Он так часто говорил о моей невиновности, что я понял совершенно определенно – он считает меня виновником всего, что произошло. Знать бы еще, что именно произошло!
- А с чемоданом этим совсем ерунда получилась. Да вы и сами должны были понять. Это ведь вы нажали третью кнопку, правда? И зажегся свет. Шутник вот уверяет, что все это мазелевские трюки. Может быть, весьма может быть. Ведь Мазелю нужно было правдоподобие, а не правда. Ну, может быть иногда - слишком сильное правдоподобие. Я сюда тоже на лифте спустился. И, кажется, слышал, как вы там по лестнице бегали, про какого-то раввина кричали. Ну вот. А тут, в темноте, со свечами, сидит Шутник. И теперь мы все вместе думаем – нажимать еще раз кнопки или нет.

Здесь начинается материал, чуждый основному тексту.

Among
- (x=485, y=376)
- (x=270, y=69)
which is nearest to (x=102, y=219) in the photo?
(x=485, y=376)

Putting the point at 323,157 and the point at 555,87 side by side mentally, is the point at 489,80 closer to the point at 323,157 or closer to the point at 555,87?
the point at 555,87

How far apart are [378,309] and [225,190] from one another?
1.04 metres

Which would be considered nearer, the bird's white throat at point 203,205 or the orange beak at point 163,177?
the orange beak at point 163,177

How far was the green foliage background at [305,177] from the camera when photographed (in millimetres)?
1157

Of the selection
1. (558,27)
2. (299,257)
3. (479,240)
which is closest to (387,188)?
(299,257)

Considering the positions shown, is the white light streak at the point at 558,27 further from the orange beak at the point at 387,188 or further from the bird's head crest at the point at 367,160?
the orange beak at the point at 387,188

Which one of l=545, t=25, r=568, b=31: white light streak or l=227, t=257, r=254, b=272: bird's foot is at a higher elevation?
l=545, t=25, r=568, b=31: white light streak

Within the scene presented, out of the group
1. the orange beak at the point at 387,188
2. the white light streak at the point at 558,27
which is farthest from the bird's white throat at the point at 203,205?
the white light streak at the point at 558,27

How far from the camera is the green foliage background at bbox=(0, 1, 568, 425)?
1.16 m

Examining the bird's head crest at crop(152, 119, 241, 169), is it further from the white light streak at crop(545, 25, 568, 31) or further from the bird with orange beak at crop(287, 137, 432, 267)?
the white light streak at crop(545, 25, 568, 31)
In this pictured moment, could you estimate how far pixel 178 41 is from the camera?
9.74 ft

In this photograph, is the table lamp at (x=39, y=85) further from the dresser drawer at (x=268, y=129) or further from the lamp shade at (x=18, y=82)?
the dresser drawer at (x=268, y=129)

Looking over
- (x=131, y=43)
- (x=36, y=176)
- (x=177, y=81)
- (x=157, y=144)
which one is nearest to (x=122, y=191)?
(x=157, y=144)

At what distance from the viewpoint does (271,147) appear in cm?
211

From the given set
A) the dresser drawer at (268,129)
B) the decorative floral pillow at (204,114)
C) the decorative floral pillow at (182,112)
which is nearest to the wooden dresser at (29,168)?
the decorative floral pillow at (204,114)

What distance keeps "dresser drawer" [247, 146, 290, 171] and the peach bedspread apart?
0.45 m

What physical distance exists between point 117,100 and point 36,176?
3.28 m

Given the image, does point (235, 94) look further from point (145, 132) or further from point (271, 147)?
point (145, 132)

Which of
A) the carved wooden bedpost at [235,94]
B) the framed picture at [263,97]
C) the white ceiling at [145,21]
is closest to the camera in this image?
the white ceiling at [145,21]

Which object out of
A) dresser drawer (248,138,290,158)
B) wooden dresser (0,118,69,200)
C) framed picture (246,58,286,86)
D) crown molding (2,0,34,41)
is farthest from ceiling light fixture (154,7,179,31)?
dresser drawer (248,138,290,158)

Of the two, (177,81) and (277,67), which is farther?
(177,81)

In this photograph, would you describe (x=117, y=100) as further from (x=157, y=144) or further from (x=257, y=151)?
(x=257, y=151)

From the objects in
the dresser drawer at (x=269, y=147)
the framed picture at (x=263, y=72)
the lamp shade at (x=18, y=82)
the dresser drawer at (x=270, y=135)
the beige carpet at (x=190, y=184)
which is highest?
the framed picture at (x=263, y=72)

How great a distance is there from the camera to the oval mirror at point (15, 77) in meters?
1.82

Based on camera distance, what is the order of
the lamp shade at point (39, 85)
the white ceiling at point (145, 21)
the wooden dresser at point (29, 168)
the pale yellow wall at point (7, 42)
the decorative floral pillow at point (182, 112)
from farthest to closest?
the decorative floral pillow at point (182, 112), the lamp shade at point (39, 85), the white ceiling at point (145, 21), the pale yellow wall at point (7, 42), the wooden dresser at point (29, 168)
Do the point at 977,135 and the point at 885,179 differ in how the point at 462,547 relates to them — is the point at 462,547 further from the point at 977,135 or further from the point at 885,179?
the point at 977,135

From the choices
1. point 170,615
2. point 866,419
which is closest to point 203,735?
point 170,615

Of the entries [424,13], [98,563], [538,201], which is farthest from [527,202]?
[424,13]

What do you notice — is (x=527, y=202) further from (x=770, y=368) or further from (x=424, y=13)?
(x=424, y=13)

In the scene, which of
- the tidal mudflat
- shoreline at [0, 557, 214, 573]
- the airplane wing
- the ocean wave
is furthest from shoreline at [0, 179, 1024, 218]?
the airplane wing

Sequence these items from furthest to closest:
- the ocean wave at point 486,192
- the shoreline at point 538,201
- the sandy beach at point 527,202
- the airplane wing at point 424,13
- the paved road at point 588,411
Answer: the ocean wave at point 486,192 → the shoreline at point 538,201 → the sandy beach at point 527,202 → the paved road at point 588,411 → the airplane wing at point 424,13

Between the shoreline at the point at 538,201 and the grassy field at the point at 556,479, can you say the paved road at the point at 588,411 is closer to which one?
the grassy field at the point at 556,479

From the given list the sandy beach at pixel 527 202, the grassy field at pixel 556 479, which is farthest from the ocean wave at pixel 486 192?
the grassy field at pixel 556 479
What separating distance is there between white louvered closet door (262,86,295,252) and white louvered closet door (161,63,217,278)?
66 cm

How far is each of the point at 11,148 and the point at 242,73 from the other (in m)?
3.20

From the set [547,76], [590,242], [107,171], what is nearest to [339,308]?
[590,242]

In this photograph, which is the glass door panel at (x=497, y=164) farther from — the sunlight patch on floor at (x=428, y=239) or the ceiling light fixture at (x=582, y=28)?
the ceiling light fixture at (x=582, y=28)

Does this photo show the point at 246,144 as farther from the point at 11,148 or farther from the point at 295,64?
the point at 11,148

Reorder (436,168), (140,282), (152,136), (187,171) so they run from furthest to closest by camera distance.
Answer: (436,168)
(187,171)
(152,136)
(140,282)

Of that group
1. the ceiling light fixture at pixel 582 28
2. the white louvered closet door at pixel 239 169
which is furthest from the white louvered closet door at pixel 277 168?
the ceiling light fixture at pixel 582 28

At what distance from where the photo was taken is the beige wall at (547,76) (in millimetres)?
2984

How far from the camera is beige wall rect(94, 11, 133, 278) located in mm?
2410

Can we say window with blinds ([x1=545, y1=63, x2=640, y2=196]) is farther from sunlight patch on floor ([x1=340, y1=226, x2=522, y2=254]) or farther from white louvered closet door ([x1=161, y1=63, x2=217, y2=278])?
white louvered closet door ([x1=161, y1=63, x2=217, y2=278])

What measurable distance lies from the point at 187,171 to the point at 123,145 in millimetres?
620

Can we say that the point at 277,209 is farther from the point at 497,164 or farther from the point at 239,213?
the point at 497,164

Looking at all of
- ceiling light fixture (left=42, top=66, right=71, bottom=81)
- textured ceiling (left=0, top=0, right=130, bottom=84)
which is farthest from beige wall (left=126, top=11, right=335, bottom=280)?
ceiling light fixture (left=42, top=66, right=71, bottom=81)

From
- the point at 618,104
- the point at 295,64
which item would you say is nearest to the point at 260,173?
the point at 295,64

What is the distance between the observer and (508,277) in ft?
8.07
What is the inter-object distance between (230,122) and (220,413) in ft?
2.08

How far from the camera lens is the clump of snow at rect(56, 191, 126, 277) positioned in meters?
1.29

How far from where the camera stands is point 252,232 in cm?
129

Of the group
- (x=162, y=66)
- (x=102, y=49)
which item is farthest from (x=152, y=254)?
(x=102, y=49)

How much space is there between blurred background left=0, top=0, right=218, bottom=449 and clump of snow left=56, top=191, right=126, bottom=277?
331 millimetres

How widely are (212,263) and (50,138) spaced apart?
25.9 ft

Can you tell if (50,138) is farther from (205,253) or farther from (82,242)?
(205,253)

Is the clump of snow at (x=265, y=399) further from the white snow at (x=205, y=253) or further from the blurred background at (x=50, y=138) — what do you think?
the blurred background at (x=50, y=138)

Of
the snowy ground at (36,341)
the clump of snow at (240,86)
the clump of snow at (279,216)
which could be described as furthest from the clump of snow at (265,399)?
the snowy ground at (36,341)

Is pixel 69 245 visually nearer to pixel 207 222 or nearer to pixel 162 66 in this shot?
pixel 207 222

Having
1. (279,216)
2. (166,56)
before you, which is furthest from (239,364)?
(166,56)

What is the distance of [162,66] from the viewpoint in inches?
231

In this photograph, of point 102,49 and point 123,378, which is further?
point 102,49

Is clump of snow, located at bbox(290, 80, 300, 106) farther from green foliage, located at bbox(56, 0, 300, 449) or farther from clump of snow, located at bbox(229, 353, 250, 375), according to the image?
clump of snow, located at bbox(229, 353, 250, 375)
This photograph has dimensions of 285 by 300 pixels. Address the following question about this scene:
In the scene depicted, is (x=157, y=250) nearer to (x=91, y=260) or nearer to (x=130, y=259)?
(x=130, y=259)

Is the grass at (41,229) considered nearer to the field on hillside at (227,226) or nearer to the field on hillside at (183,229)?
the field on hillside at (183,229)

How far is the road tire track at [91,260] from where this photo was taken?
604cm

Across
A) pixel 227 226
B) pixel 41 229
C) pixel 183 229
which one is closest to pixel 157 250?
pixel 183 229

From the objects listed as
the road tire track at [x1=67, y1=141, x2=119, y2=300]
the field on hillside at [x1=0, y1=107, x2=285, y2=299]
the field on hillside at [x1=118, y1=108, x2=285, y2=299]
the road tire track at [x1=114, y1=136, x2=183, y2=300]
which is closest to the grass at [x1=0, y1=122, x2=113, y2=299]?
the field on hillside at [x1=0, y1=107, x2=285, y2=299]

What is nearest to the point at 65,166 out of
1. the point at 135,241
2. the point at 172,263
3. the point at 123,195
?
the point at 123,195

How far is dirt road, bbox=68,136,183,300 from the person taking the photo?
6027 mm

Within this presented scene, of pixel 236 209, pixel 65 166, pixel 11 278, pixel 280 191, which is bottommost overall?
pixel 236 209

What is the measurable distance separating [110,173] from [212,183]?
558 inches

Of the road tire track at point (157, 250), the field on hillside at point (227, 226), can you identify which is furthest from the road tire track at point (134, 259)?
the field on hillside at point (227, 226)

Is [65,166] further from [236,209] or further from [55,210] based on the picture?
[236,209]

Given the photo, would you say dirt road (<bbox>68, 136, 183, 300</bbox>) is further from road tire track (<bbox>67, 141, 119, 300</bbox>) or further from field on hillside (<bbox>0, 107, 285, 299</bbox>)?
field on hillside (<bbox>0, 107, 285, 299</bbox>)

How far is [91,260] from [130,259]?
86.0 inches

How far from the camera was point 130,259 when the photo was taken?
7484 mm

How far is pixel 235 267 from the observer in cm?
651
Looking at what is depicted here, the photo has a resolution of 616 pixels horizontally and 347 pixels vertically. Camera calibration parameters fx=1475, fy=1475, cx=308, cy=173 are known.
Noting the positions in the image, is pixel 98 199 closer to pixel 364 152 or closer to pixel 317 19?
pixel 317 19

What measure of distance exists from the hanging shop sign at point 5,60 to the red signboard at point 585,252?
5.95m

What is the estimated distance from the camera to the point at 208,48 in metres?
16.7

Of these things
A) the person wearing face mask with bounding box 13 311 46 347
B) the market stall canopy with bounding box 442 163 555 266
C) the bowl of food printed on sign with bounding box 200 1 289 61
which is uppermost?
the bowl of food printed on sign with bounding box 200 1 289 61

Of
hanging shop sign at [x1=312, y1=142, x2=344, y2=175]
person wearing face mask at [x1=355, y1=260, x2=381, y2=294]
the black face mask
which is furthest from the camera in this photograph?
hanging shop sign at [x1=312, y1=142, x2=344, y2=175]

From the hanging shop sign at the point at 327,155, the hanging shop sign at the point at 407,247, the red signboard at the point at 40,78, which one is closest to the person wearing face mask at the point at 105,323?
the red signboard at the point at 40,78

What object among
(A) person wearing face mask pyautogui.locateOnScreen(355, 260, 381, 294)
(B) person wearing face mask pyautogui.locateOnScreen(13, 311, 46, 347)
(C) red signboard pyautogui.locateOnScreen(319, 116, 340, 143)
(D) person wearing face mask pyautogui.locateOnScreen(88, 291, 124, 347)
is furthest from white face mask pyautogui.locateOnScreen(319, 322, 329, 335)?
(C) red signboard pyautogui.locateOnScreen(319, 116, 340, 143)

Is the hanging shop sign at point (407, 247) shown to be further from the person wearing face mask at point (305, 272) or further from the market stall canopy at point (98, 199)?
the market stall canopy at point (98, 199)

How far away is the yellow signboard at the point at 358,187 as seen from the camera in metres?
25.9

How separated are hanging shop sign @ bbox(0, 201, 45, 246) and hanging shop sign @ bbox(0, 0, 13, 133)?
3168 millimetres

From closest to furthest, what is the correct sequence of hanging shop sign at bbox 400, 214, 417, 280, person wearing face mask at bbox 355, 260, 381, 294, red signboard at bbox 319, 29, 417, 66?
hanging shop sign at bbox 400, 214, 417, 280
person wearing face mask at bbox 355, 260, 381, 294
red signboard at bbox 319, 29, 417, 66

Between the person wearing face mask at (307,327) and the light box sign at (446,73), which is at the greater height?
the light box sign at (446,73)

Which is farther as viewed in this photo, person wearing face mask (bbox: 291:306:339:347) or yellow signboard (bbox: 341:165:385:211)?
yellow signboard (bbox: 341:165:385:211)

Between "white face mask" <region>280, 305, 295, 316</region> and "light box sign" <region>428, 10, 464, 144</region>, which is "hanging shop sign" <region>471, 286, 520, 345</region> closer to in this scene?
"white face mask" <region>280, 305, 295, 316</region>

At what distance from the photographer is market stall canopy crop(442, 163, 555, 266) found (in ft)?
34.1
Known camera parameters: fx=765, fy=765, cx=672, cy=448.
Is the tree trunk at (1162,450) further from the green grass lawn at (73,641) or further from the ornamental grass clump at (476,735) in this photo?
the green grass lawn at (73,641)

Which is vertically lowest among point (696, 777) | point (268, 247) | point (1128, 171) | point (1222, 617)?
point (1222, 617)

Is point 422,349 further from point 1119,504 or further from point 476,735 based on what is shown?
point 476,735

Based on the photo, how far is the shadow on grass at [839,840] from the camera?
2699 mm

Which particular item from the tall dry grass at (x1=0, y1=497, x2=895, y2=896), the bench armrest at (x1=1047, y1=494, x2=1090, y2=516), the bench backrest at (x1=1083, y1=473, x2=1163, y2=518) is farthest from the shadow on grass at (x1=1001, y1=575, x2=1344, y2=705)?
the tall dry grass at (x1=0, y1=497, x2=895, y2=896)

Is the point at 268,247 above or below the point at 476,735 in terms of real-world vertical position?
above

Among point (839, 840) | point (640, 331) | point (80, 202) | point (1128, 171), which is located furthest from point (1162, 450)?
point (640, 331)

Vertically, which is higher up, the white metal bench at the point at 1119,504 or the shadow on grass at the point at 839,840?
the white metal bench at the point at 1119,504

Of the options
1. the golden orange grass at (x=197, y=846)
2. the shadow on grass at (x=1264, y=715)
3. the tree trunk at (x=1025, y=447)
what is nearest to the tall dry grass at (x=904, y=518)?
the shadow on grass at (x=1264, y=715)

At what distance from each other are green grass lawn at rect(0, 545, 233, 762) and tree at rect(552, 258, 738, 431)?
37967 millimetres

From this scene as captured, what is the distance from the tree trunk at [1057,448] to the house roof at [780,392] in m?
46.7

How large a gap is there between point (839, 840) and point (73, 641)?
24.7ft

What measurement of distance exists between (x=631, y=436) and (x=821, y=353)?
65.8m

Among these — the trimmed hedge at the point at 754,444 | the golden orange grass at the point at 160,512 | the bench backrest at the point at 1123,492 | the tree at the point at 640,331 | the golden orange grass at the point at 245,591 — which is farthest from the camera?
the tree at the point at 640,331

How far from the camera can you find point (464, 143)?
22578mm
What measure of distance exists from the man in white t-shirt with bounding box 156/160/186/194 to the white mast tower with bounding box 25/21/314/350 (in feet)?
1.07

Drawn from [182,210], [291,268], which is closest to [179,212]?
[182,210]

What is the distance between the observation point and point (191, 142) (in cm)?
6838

- Да не в этом дело, - вдруг вмешался Шутник, - новая реальность ничем не хуже тех, старых. Просто нажатые по второму разу кнопки, по идее Мазеля, должны включить аварийное освещение во всем Доме. Если мы это сделаем, то сразу станет понятно, насколько правдоподобен был Мазель, куда бы он не подевался. И если это все...
Он оборвал себя на полуслове и опять уставился на огонь. Сэм с тревогой посмотрел на него, покачал головой и извиняющимся тоном сказал мне:
- Представьте, что некоему человеку ампутировали ногу. Он просыпается после наркоза и еще не знает толком, что ему отрезали – ступню, по колено или всю ногу. Надо, конечно, посмотреть. Но страшно. Глупо, ничего ведь не изменишь, но страшно.
Шутник кривился, слушая Сэма, и, когда тот замолчал, перегнулся через стол и выхватил чемодан у лифтера. Сэм, увидев, что он собирается делать, закивал головой, как будто намеренно провоцировал его своими речами. Что-то не то и не так было с этим чемоданом, я чувствовал это, только вот все сильнее гудевшая голова не позволяла сосредоточиться.
Все произошло так быстро, как быстро донесся до нас свет: где-то очень высоко зажглись мощные лампы. Где именно - я не знаю, потому что, когда глаза привыкли к этой внезапной яркости, посмотреть вверх было просто некогда. Впрочем, вниз я старался не смотреть тоже. Жуткую, нечеловеческую картину увидел я - нереальную, не могущую быть. Но я стоял в самом ее центре.